I guess this is a trivial fact but I'm a beginner and have no idea with this. can anyone tell me is this a theorem? or as an exercise can anyone give me some hint? thanks!
If you are studying group cohomology from the point of view of topology, you are probably used to writing $H^n(G,A)$ where $A$ has a trivial $G$-action (often even $A=\mathbb{Z}$). If you are studying it from an arithmetical point of view (say in the context of class field theory) then usually $A$ will be a non-constant $G$-module. The first setting is of course a special case of the second one, so I will assume that you are using non-trivial modules, and you can adapt the statements for the simpler case.
To induce a map $H^n(G,A)\to H^n(H,B)$, you need a group morphism $\varphi: H\to G$ and a group morphism $f:A\to B$ which are compatible, meaning that $f(\varphi(h)a) = hf(a)$. If $G=H$ and $A=B$, then for any $g\in G$ you get an automorphism $\psi_{g,A}^n: H^n(G,A)\to H^n(G,A)$ by taking $\varphi:G\to G$ to be conjugation by $g$, and $f:A\to A$ is given by $a\mapsto ga$. Of course if $A$ is a constant module then $f$ is just the identity.

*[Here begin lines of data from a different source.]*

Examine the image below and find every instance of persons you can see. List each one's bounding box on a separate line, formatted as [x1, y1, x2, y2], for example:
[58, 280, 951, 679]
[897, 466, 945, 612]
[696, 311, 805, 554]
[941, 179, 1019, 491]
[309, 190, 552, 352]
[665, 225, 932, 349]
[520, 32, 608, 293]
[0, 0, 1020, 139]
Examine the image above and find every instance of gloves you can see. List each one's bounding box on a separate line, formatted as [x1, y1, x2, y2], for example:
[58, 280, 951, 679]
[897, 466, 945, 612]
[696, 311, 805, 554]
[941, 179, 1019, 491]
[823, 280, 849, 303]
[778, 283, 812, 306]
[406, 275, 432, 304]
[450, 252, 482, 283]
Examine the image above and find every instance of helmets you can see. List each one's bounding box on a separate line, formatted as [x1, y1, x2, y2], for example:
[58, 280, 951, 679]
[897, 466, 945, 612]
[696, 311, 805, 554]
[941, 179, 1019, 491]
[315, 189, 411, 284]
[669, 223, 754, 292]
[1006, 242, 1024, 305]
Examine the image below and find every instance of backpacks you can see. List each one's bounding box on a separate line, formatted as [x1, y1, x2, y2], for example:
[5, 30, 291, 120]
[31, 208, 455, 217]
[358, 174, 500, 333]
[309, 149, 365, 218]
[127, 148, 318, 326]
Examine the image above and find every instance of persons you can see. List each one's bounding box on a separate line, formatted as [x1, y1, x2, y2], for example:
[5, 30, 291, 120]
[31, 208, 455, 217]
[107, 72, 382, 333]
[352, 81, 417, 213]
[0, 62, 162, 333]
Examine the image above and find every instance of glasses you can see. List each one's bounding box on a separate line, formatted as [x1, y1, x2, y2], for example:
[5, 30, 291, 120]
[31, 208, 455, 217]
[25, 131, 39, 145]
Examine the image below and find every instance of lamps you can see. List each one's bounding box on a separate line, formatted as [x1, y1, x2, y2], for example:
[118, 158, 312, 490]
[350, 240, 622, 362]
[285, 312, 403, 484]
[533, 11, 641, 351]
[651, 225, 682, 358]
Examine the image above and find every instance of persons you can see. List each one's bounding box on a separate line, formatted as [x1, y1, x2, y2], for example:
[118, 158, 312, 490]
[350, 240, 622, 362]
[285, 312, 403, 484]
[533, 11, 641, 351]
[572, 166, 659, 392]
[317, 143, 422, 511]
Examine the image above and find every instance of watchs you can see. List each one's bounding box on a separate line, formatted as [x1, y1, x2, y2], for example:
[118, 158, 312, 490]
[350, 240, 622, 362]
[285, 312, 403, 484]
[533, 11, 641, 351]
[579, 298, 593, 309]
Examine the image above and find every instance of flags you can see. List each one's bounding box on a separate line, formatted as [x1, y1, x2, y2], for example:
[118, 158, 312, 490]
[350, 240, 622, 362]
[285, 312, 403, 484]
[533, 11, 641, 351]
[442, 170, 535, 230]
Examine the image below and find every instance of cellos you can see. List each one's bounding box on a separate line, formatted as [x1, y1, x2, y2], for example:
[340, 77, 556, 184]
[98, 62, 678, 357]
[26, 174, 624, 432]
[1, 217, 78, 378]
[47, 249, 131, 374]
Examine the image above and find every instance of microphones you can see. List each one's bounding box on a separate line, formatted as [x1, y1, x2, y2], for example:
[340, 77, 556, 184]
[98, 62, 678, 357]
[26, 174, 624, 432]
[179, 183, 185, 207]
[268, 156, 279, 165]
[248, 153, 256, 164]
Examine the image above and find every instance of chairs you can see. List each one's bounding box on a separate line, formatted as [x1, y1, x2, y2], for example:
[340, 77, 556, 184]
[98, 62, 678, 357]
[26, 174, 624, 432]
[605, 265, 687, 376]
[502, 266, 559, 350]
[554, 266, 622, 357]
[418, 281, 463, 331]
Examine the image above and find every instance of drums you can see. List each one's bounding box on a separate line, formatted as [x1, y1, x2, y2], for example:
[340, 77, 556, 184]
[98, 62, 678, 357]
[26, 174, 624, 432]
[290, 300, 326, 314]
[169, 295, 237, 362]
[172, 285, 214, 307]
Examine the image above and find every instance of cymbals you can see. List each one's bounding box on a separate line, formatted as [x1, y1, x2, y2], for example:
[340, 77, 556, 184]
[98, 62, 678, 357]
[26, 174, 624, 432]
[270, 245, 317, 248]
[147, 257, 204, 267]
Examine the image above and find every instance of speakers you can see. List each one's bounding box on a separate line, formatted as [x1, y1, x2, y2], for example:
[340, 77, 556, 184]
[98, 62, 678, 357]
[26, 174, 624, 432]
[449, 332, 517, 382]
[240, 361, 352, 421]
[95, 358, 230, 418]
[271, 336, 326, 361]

Note that this is functorial in the sense that if $A\to B$ is any $G$-morphism, you get a commutative square $$\require{AMScd} \begin{CD} H^n(G,A) @>{\psi_{g,A}^n}>> H^n(G,A)\\ @VVV @VVV \\ H^n(G,B) @>{\psi_{g,B}^n}>> H^n(G,B). \end{CD}$$
Now to prove that $\psi_{g,A}^n$ is trivial for all $A$, $g$ and $n$, one possible way is to proceed by induction on $n$. It is of course essentially trivial for $n=0$ (I leave you to check that). Now you can always embed $A$ into some module $I$ such that $H^r(G,I)=0$ for all $r>0$ (for instance an injective module). The short exact sequence $$0\to A\to I\to B\to 0$$ of $G$-modules (where $B=I/A$) gives the commutative diagram with exact lines: $$\require{AMScd} \begin{CD} 0 @>>> H^n(G,B) @>>> H^{n+1}(G,A) @>>> 0\\ @VVV @V{\psi_{g,B}^n}VV @V{\psi_{g,A}^{n+1}}VV @VVV\\ 0 @>>> H^n(G,B) @>>> H^{n+1}(G,A) @>>> 0. \end{CD}$$
Now by induction $\psi_{g,B}^n$ is the identity, and the middle horizontal morphisms, which are the same on both rows, are isomorphisms by exactness, so $\psi_{g,A}^{n+1}$ has to be the identity.
Note that for $n=0$ here this does not exactly work since you only get the zero on the right, but actually surjectivity of the maps $H^n(G,B)\to H^{n+1}(G,A)$ is enough to make the proof work.